Las publicaciones de materia militar son numerosas y variadas como era de esperarse en aquel soldado de la libertad. Hay muchos ejemplares de biografías y de historia militar y reglamentos de infantería, de caballería y tratados de fortificaciones. Está la correspondencia oficial de Washington, la vida de César, las Reflexiones militares y políticas de Santa Cruz en doce tomos, el Léxico militar de Aquini y un Diccionario de los sitios y batallas memorables en seis tomos. Están entre ellos algunos libros que tocaban muy de cerca a la vida y a los sentimientos del dueño de la biblioteca. Así es el caso de la Histoire de la Revolution de France por Moleville, publicada en 14 tomos en 1801 y una Vida del General Dumouriez, editada en Hamburgo en 1795, en la que debió encontrar muchas cosas que objetar sobre aquellas campañas en las que él tomó parte junto al francés, a la que posiblemente debió poner glosas y acotaciones marginales, como lo hizo con el curioso libro titulado Tratado de Re Militari hecho a manera de diálogo entre los ilustrísimos señores Fernández de Córdova y Duque de Nájera, preparado por Diego Gracián y editado en Bruselas en 1590, en el que Miranda escribió de su mano: «Muy buen libro».

**LO QUE SE PIDE**.
Extrae completo y sin ninguna alteración el fragmento sobre los libros militares de la biblioteca de Miranda. Las líneas que aparecen a continuación no hacen falta.

**DATOS PROPORCIONADOS**.
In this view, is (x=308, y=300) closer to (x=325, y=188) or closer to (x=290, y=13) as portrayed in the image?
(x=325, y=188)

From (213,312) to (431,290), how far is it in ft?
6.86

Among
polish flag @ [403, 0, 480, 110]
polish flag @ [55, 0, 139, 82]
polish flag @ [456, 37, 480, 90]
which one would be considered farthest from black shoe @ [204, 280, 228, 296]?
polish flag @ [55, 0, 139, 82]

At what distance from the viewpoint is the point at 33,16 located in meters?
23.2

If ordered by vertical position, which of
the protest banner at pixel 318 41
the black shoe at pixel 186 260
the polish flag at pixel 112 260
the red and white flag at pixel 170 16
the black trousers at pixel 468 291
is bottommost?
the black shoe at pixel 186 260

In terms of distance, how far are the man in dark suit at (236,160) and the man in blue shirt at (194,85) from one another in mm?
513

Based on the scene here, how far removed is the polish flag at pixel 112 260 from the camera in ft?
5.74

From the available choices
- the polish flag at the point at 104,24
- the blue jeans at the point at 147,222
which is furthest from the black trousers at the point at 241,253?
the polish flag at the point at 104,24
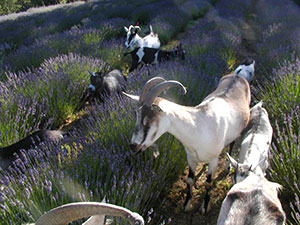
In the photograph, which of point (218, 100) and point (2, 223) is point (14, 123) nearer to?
point (2, 223)

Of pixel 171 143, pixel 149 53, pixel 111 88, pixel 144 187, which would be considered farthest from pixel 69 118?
pixel 144 187

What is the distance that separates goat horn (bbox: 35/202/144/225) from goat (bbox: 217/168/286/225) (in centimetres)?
76

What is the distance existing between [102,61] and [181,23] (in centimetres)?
502

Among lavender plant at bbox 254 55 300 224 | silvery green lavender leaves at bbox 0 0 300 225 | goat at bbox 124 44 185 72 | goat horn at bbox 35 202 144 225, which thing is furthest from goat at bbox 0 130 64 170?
goat at bbox 124 44 185 72

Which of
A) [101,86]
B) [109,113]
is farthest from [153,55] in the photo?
[109,113]

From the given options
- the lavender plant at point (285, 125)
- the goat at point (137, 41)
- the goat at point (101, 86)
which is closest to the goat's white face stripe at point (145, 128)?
the lavender plant at point (285, 125)

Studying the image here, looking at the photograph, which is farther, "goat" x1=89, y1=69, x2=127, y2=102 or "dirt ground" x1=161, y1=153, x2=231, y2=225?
"goat" x1=89, y1=69, x2=127, y2=102

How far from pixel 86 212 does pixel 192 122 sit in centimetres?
135

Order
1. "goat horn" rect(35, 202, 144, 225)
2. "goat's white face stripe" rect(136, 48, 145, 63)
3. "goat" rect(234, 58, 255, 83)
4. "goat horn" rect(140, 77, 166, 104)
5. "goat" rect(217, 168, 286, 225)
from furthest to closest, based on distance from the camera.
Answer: "goat's white face stripe" rect(136, 48, 145, 63), "goat" rect(234, 58, 255, 83), "goat horn" rect(140, 77, 166, 104), "goat" rect(217, 168, 286, 225), "goat horn" rect(35, 202, 144, 225)

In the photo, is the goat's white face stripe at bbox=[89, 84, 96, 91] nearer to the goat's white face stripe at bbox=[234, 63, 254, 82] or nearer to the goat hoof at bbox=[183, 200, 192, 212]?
the goat's white face stripe at bbox=[234, 63, 254, 82]

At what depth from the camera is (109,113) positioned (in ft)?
11.2

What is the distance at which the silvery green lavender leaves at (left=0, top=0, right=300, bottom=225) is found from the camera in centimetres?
214

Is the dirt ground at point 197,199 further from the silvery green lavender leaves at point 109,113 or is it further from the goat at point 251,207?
the goat at point 251,207

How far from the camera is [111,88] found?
480 centimetres
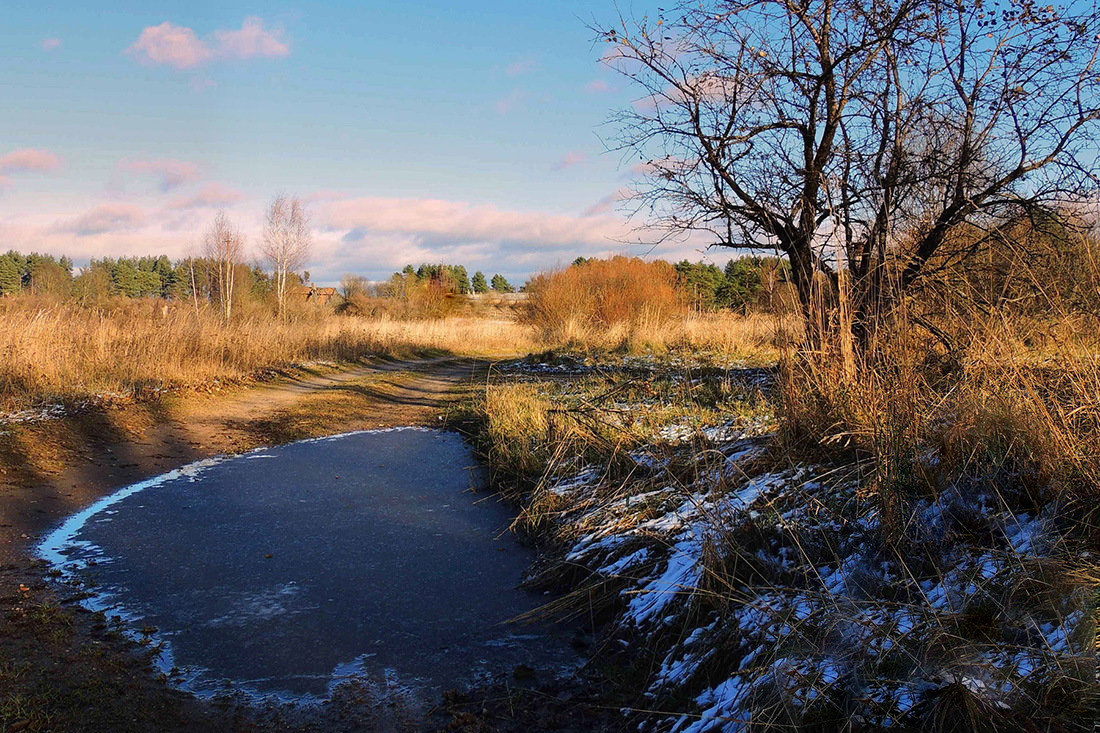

**RESPUESTA**.
Las publicaciones de materia militar son numerosas y variadas como era de esperarse en aquel soldado de la libertad. Hay muchos ejemplares de biografías y de historia militar y reglamentos de infantería, de caballería y tratados de fortificaciones. Está la correspondencia oficial de Washington, la vida de César, las Reflexiones militares y políticas de Santa Cruz en doce tomos, el Léxico militar de Aquini y un Diccionario de los sitios y batallas memorables en seis tomos. Están entre ellos algunos libros que tocaban muy de cerca a la vida y a los sentimientos del dueño de la biblioteca. Así es el caso de la Histoire de la Revolution de France por Moleville, publicada en 14 tomos en 1801 y una Vida del General Dumouriez, editada en Hamburgo en 1795, en la que debió encontrar muchas cosas que objetar sobre aquellas campañas en las que él tomó parte junto al francés, a la que posiblemente debió poner glosas y acotaciones marginales, como lo hizo con el curioso libro titulado Tratado de Re Militari hecho a manera de diálogo entre los ilustrísimos señores Fernández de Córdova y Duque de Nájera, preparado por Diego Gracián y editado en Bruselas en 1590, en el que Miranda escribió de su mano: «Muy buen libro».